- _Exercise aim_:
Copy the records below, substituting "knit hood" for every occurrence of "fur-trimmed hood" and leaving everything else unchanged.

- _Supplied entries_:
########################################

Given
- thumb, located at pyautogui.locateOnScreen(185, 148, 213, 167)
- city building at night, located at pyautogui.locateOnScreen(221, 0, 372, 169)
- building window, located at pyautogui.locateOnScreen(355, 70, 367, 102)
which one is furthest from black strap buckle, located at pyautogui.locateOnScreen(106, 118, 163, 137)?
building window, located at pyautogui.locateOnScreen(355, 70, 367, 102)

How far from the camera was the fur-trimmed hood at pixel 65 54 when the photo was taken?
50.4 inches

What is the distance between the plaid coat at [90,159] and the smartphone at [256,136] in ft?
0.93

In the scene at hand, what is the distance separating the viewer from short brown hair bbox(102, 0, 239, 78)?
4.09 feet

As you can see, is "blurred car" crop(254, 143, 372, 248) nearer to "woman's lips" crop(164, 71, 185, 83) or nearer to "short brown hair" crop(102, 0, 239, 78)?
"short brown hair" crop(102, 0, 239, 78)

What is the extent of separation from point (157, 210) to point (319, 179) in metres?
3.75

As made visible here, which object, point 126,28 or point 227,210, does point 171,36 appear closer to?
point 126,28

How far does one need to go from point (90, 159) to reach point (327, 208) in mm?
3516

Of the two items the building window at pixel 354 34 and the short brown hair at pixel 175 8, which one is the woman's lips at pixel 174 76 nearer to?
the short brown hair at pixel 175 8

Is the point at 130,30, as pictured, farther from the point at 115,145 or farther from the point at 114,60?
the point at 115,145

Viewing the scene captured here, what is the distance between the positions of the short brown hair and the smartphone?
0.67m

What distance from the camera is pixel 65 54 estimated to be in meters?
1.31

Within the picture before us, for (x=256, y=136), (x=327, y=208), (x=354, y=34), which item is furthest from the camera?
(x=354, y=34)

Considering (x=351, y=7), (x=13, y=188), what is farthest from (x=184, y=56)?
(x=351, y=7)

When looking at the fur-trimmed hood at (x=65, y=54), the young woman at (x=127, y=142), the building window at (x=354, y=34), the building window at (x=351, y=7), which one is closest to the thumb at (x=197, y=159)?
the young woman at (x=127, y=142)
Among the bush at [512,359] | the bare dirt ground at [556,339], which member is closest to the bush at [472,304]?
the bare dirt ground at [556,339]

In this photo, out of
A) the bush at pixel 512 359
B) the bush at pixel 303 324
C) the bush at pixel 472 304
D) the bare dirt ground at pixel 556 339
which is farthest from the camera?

########################################

- _Response_:
Given
- thumb, located at pyautogui.locateOnScreen(185, 148, 213, 167)
- city building at night, located at pyautogui.locateOnScreen(221, 0, 372, 169)
- building window, located at pyautogui.locateOnScreen(355, 70, 367, 102)
which one is furthest from black strap buckle, located at pyautogui.locateOnScreen(106, 118, 163, 137)?
building window, located at pyautogui.locateOnScreen(355, 70, 367, 102)

How far from the camera was the knit hood at pixel 65 54 when the photo was taken?
50.4 inches

What is the distance between the plaid coat at [90,159] and the smartphone at [256,136] in ft?
0.93

In the scene at hand, what is the distance separating the viewer from short brown hair bbox(102, 0, 239, 78)?
4.09 feet

As you can see, is "blurred car" crop(254, 143, 372, 248) nearer to "woman's lips" crop(164, 71, 185, 83) or nearer to "short brown hair" crop(102, 0, 239, 78)?
"short brown hair" crop(102, 0, 239, 78)

What is the extent of separation from point (157, 210) to point (319, 179) in metres?
3.75

As made visible here, which object, point 126,28 or point 227,210, does point 171,36 appear closer to?
point 126,28

How far does one need to go from point (90, 159) to reach point (327, 208) in mm?
3516

Of the two items the building window at pixel 354 34 and the short brown hair at pixel 175 8, which one is the woman's lips at pixel 174 76 nearer to?
the short brown hair at pixel 175 8

Is the point at 130,30, as pictured, farther from the point at 115,145 or farther from the point at 114,60?
the point at 115,145

Viewing the scene captured here, what is the distance between the positions of the short brown hair and the smartphone?
0.67m

What distance from the camera is pixel 65 54 estimated to be in meters?
1.31

Within the picture before us, for (x=256, y=136), (x=327, y=208), (x=354, y=34), which item is furthest from the camera?
(x=354, y=34)

Considering (x=351, y=7), (x=13, y=188), what is farthest from (x=184, y=56)?
(x=351, y=7)

When looking at the knit hood at (x=65, y=54), the young woman at (x=127, y=142), the building window at (x=354, y=34), the building window at (x=351, y=7), which one is closest to the thumb at (x=197, y=159)?
the young woman at (x=127, y=142)
Among the bush at [512,359] | the bare dirt ground at [556,339], which member is closest to the bush at [472,304]?
the bare dirt ground at [556,339]

In this photo, out of
A) the bush at pixel 512 359
B) the bush at pixel 303 324
C) the bush at pixel 472 304
D) the bare dirt ground at pixel 556 339
which is farthest from the camera?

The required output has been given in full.